Ma le azioni appena illustrate non sono servite solo a smascherare i meccanismi che fanno di AirBnb, così come di molte altre piattaforme digitali, un business appetibile. Ad esse va riconosciuto il merito di aver contribuito a mostrare le lacune legate all’applicazione della normativa esistente sulla piattaforma. Infatti, nonostante l’Ajuntamento de Barcelona preveda un sistema di ispettorato che vigili su eventuali irregolarità da parte della piattaforma, tale sistema è fortemente depotenziato da tutta una serie di limiti che tralascio soffermandomi solo su uno di questi: affinché l’ispezione abbia luogo, devono essere coloro che alloggiano ad aprire la porta agli ispettori. Dal momento che AirBnb istruisce i suoi ospiti rispetto a questa evenienza indicando di non aprire la porta, il sistema di ispezione viene fortemente svilito della sua capacità di intervenire. L’ABTS, attraverso queste azioni di protesta, è invece riuscito dall’interno dell’appartamento a far intervenire l’ispettorato e a denunciare tali professionisti della speculazione. Inoltre questa mobilitazione èriuscita anche a portare a galla la questione relativa all’utilizzo illegale della licenza HUT (habitatge d’ùs turìstic) negli annunci. In questo senso il ruolo di attivisti/e locali si è rivelato centrale nel mostrare le reale natura della piattaforma.

Accanto alle azioni di denuncia è inoltre bene ricordare la presenza, da diversi anni, di una più ampia attività di sensibilizzazione della comunità locale rispetto alle criticità del turismo di massa. Basti pensare alla campagna StopCreuers contro le grandi navi da crociera, la campagna NoEnsFaranFora contro la gentrificazione ed altre lotte intrecciate a questa mobilitazione. La campagna di protesta contro AirBnb e le altre accommodation plaftorms si inserisce in un più ampio discorso di rivendicazione della città sempre più sottoposta ad un processo di sottrazione e capitalizzazione di spazi e attività. Barcellona giorno dopo giorno sta cambiando il volto e i volti che la attraversano. Un dato esplicativo di questo processo ce lo offre il quartiere Gotico, ad oggi abitato per metà da residenti e per metà da turisti. Una cifra che sembra però in continua trasformazione a favori di quest’ultimi (Cocola-Gant 2016). Interi quartieri stanno modificando la loro geografia: il Blai (strada centrale del barrio di Poble Sec) è diventato un susseguirsi di bar che vendono tapàs e sangria, nonostante entrambe le cose non facciano parte della tradizione culinaria barcellonese ma siano diventati un must per ogni turista. La Rambla è diventata una patetica passerella in cui fare a spintoni tra camerieri vestiti con “tipici indumenti spagnoli” che invitano a provare la “tipica” paella e grupponi di turisti in posa per un selfie. La Boqueria, storico mercato a lato della Rambla, è divenuta una vetrina. Park Güell è stato recintato e l’accesso ad alcune aree del parco è subordinato al pagamento di una quota. I mezzi di trasporto sono sovraffollati. La stessa toponomastica della città va a modificarsi cancellando, almeno nell’immaginario, l’esistenza di alcuni quartieri inglobati dentro un più generico Gotico, un Born, o uno di quei quartieri che richiamano visitatori.

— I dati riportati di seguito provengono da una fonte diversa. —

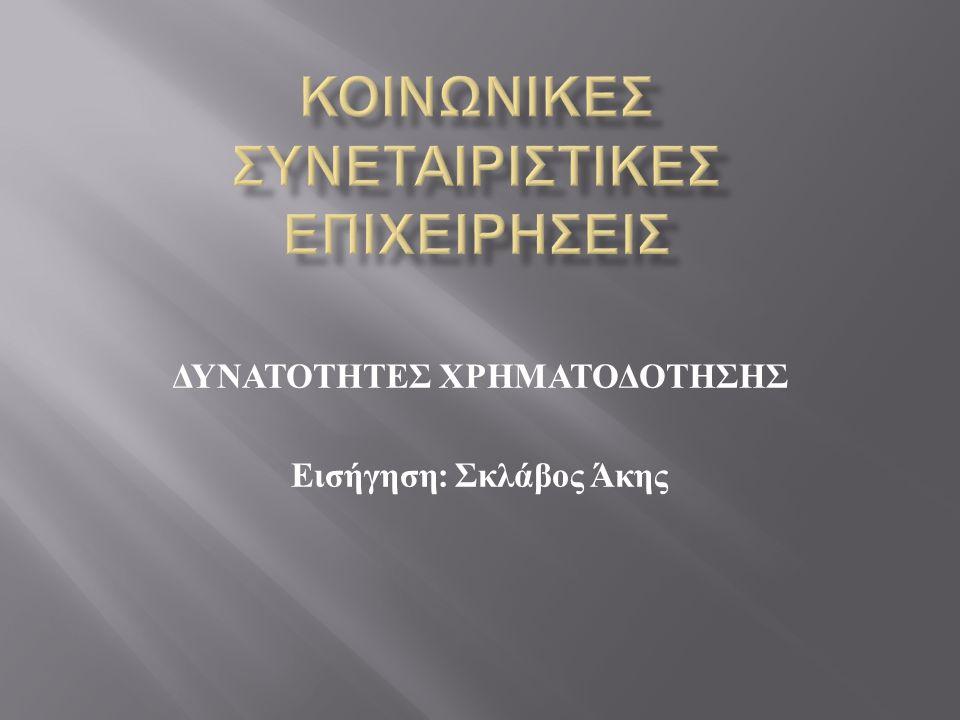 ΔΥΝΑΤΟΤΗΤΕΣ ΧΡΗΜΑΤΟΔΟΤΗΣΗΣ Εισήγηση : Σκλάβος Άκης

Sempre più strade, piazze e quartieri stanno cambiando: là dove vi erano spazi di socialità e aggregazione per coloro che li vivevano oggi si vanno sostituendo luoghi di consumo, fatti a misura per l’intrattenimento del turista.

Nonostante una strategia comunicativa volta a presentare AirBnb come un modello di turismo sostenibile, volto a redistribuire ricchezza a favore delle aree più periferiche della città e delle classi meno abbienti, questa mobilitazione ha costretto a fare i conti con una realtà ben diversa da quella confezionata e presentata al pubblico e ha mostrato come AirBnb sia l’ennesima piattaforma orientata all’accumulazione di capitale.

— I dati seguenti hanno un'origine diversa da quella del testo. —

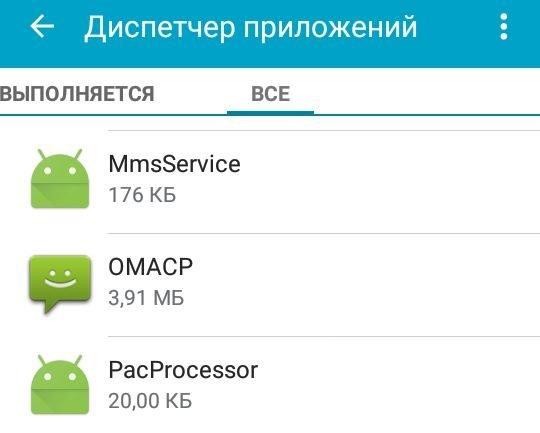 omacp-5406208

Il caso di Barcellona è da una parte esplicativo del modo in cui il capitalismo digitale agisca, dall’altra però offre spunti di riflessione che ci interrogano e prospettive di lotta ad un modello, quelle delle piattaforme, capace di trovare nuovi spazi di profitto che si traducono per noi in nuovi spazi di sfruttamento e sottrazione.